▶ [OPDRACHTEN]:
a – Geef uit de tekst over werk voor mensen met een psychische aandoening woordelijk het gedeelte weer tussen "Experiment effecten ontschotte" en "destigmatisering en inclusie.", beide inbegrepen.
b – Hoeveel jaar duurt volgens de tekst over werk voor mensen met een psychische aandoening het experiment met ontschotte financiering?
c – Ga verder met de tekst over werk voor mensen met een psychische aandoening, te beginnen na de laatste zin die er staat.

▶ [GEKOZEN FRAGMENT]:
= = = = = = =
Inzet werkgevers voor mensen met een psychische aandoening

Werkgeversvereniging AWVN voert momenteel een project uit dat, door werkgeversbril bezien, kennis levert over wat er in bedrijven goed gaat en niet goed bij plaatsingen van mensen met een psychische aandoening. Het Ministerie van SZW faciliteert dit project. AWVN doet in 2019 in vijf arbeidsmarktregio’s een pilot van een jaar, met echte plaatsingen als uitgangspunt. Ggz-aanbieders, UWV en gemeenten doen daaraan mee. Bedoeling is succesfactoren vervolgens breed te kunnen verspreiden. Dit AWVN-project heeft inmiddels een praktische handreiking voor werkgevers opgeleverd over het aannemen van mensen met een psychische aandoening.

Experiment effecten ontschotte financiering

Goede samenwerking tussen ggz-aanbieders en gemeenten en UWV betekent in concreto dat we van professionals in de uitvoering vragen om over de grenzen van hun eigen domein heen te kijken. We vragen professionals uit hun eigen koker te stappen, in gesprek te gaan met professionals uit het andere domein, om zo gezamenlijk de mensen te helpen om werk te vinden en te houden. Veel leed kan worden voorkomen als mensen op wat zij wél kunnen, op wat zij wél willen met één stem door ggz-aanbieders, gemeenten en UWV worden aangesproken. Dat bemoedigt. Het stigma is bij psychische aandoeningen nog altijd groot. Werk draagt bij aan destigmatisering en inclusie.

De beeldvorming over de baankansen van de mensen met psychische aandoeningen is over het algemeen negatief. Die beeldvorming doorbreken met feiten is daarom nodig.

De beweging die is ingezet succesvol maken kan alleen als we knelpunten die door de professionals worden ervaren serieus nemen. Uit het onderzoek naar de samenwerking in de 31 regio’s blijkt dat de schotten in de financiering tussen ggz en werk en inkomen als knellend worden ervaren om tot samenwerking te komen.

Om te kijken hoe we de uitvoerings- en financieringscondities voor een integrale aanpak van ggz-aanbieders, gemeenten en UWV in de praktijk kunnen optimaliseren, willen wij een experiment ondersteunen. Een vijfjarig experiment naar de mogelijkheid van meer integrale financiering van de samenwerking ggz-Werk&Inkomen, met als kern de ontschotting van middelen van ggz en Werk&inkomen. Gemeten zal worden hoe de samenwerking en de arbeidsparticipatie van mensen met psychische aandoeningen zich onder de experimentele condities ontwikkelen. Voor de opzet van het experiment zal komende maanden door de externe partners, zoals GGZ Nederland, Divosa, UWV en Kennisinstituut Phrenos, een model worden ontwikkeld. Een beperkt aantal, nog nader te bepalen, regio’s zullen aan het experiment meedoen. Het is uitdrukkelijk de bedoeling dat ook verschillende zorgverzekeraars mee zullen doen zodat we het domein van de Zvw beter kunnen laten aansluiten bij het domein van werk en inkomen.
= = = = = = =
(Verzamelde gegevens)
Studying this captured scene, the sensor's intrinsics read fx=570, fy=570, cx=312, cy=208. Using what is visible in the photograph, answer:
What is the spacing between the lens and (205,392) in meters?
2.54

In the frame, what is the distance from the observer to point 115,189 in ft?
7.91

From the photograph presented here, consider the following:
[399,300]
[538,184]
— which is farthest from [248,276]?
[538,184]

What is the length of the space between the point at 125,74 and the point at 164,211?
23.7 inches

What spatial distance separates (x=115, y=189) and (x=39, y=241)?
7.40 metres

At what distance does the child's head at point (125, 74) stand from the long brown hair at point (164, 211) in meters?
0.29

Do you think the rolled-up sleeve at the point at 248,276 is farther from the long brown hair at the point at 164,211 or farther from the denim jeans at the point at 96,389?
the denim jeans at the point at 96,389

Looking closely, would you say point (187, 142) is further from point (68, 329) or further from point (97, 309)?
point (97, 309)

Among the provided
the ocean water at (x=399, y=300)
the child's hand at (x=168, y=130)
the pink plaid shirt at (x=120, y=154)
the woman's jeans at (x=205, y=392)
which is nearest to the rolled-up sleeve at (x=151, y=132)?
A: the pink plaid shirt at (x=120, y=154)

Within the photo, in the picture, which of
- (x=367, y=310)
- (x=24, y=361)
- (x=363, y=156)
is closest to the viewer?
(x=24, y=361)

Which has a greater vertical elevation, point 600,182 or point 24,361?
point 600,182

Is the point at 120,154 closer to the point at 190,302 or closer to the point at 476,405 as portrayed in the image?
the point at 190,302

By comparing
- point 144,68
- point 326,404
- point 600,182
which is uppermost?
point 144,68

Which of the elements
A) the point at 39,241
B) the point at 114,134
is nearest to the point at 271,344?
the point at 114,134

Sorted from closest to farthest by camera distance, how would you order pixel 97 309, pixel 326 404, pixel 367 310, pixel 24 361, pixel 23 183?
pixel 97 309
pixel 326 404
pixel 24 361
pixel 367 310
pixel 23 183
= = = = = = =
▶ [ANTWOORDEN]:
a –
Experiment effecten ontschotte financiering

Goede samenwerking tussen ggz-aanbieders en gemeenten en UWV betekent in concreto dat we van professionals in de uitvoering vragen om over de grenzen van hun eigen domein heen te kijken. We vragen professionals uit hun eigen koker te stappen, in gesprek te gaan met professionals uit het andere domein, om zo gezamenlijk de mensen te helpen om werk te vinden en te houden. Veel leed kan worden voorkomen als mensen op wat zij wél kunnen, op wat zij wél willen met één stem door ggz-aanbieders, gemeenten en UWV worden aangesproken. Dat bemoedigt. Het stigma is bij psychische aandoeningen nog altijd groot. Werk draagt bij aan destigmatisering en inclusie.

b – Het experiment duurt vijf jaar.

c –
Samengevat hebben psychische gezondheid en participatie alles met elkaar te maken. Werk kan een enorm positief effect hebben op de psychische gezondheid. Mensen met psychische aandoeningen aan het werk helpen is dan ook een gezamenlijk belang van alle betrokkenen in de domeinen zorg en werk en inkomen. Regionaal leren partijen elkaar kennen en worden afspraken gemaakt die nodig zijn. Wij zijn ervan overtuigd dat de bovengenoemde initiatieven een impuls zullen geven aan inspanningen van partijen om, met inachtneming van ieders verantwoordelijkheden, te komen tot een goed zorg-, participatie- en ondersteuningsaanbod voor mensen met psychische problemen.

Wij zullen u over de resultaten van de hier genoemde initiatieven informeren, net als over het genoemde experiment.

De Staatssecretaris van Sociale Zaken en Werkgelegenheid, T. van Ark

De Staatssecretaris van Volksgezondheid, Welzijn en Sport, P. Blokhuis


X Noot
1

Raadpleegbaar via www.tweedekamer.nl

X Noot
2

Die tien partijen zijn: GGZ Nederland, UWV, Cedris, Divosa, de Federatie Opvang, Mensen Met Mogelijkheden, MIND, RIBW Alliantie, Stichting Samen Sterk Zonder Stigma en VNG.